Résumé
Conformément au modèle que l’on a pu observer en Espagne et au Portugal (1974-1976), mais aussi au Brésil (1978-1983) à partir du milieu des années 1970, la classe ouvrière sud-coréenne a détruit, grâce à des grèves de masse remarquables au cours des années 1987-1990, les bases d’une dictature militaire qui sévissait depuis des décennies. Pendant une brève période (1990-1994), les grèves ont abouti à la création de syndicats démocratiques radicaux et donc à des augmentations de salaires élevées et générales. Mais, comme dans les autres cas cités ci-dessus, la classe ouvrière a été reléguée au rôle de bélier facilitant un changement politique « démocratique » qui a rapidement chanté l’hymne de la mondialisation et du néolibéralisme en faveur de l’économie de marché.
En fait, avant la vague de grèves mais surtout après, le Capital sud-coréen investissait déjà à l’étranger et cherchait à imposer une politique d’austérité néolibérale à l’intérieur du pays. En 1997-1998, la crise financière asiatique força la Corée du Sud à passer sous la tutelle du FMI, ce qui accéléra considérablement la précarisation de la classe ouvrière coréenne, précarisation qui avait été la principale riposte capitaliste aux avancées de la fin des années 1980. Aujourd’hui, au moins 60 % de la main-d’œuvre vivent dans la précarité la plus brutale.

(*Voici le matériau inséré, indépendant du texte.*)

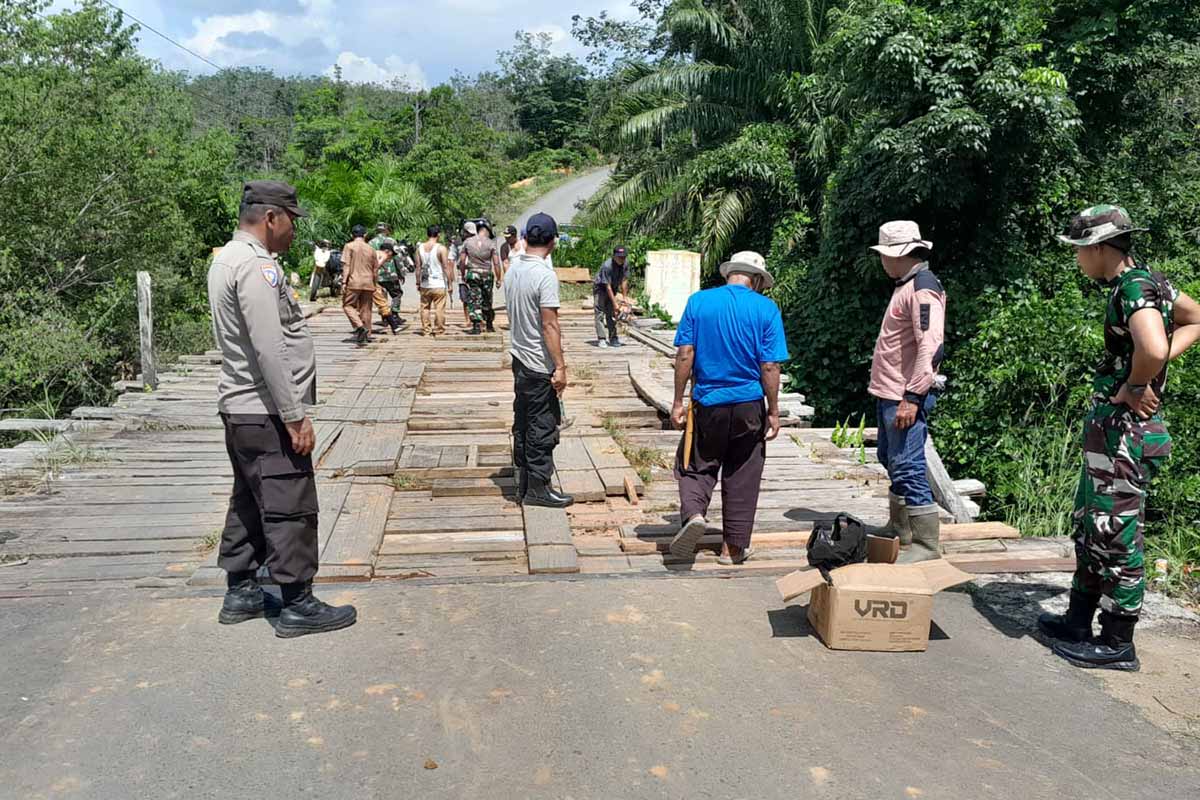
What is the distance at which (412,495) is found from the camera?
6.58m

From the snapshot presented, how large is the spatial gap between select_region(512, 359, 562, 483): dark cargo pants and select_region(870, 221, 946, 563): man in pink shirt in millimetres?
2034

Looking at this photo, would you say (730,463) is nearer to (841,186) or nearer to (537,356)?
(537,356)

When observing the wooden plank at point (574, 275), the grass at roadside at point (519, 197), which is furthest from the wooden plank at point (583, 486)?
the grass at roadside at point (519, 197)

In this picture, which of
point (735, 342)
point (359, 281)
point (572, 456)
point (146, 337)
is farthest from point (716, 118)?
point (735, 342)

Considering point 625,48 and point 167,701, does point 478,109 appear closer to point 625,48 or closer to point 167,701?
point 625,48

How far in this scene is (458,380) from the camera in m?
11.0

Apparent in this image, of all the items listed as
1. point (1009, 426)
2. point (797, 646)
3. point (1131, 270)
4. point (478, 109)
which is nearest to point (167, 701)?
point (797, 646)

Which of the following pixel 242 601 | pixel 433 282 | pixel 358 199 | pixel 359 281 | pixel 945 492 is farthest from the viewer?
pixel 358 199

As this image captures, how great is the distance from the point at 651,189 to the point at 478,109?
47.6 meters

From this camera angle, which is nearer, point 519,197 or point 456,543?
point 456,543

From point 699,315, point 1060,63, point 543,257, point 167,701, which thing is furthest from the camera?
point 1060,63

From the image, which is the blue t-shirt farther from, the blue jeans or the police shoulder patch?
the police shoulder patch

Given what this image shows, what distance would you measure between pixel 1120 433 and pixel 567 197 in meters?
47.5

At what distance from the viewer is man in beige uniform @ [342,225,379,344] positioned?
13.2 m
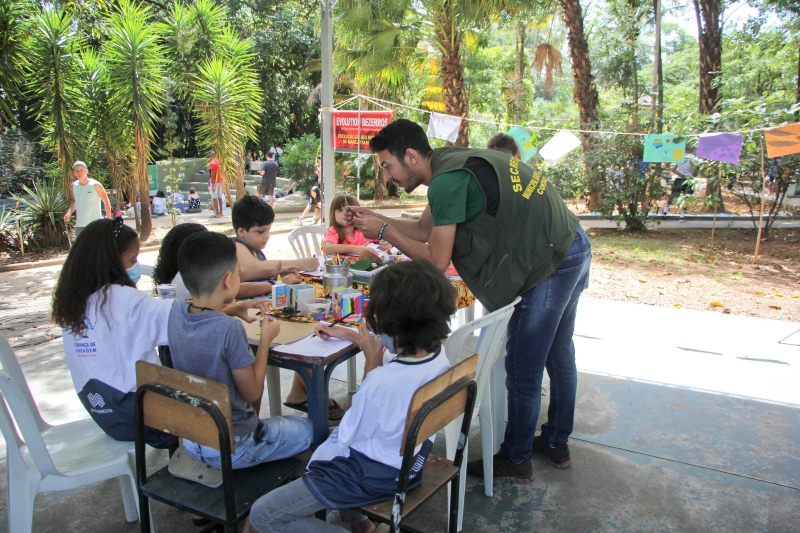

Soumis aux licenciements instantanés, les travailleurs précaires touchent des salaires et des avantages sociaux qui sont au moins inférieurs de moitié à ceux des travailleurs fixes (10 % de la population). Les vestiges bureaucratiques des syndicats démocratiques radicaux du début des années 1990 ne sont plus aujourd’hui que des organisations corporatistes représentant cette élite de la classe ouvrière, et autant de luttes ont éclaté entre les travailleurs fixes et les travailleurs précarisés qu’entre l’ensemble des ouvriers et le Capital lui-même.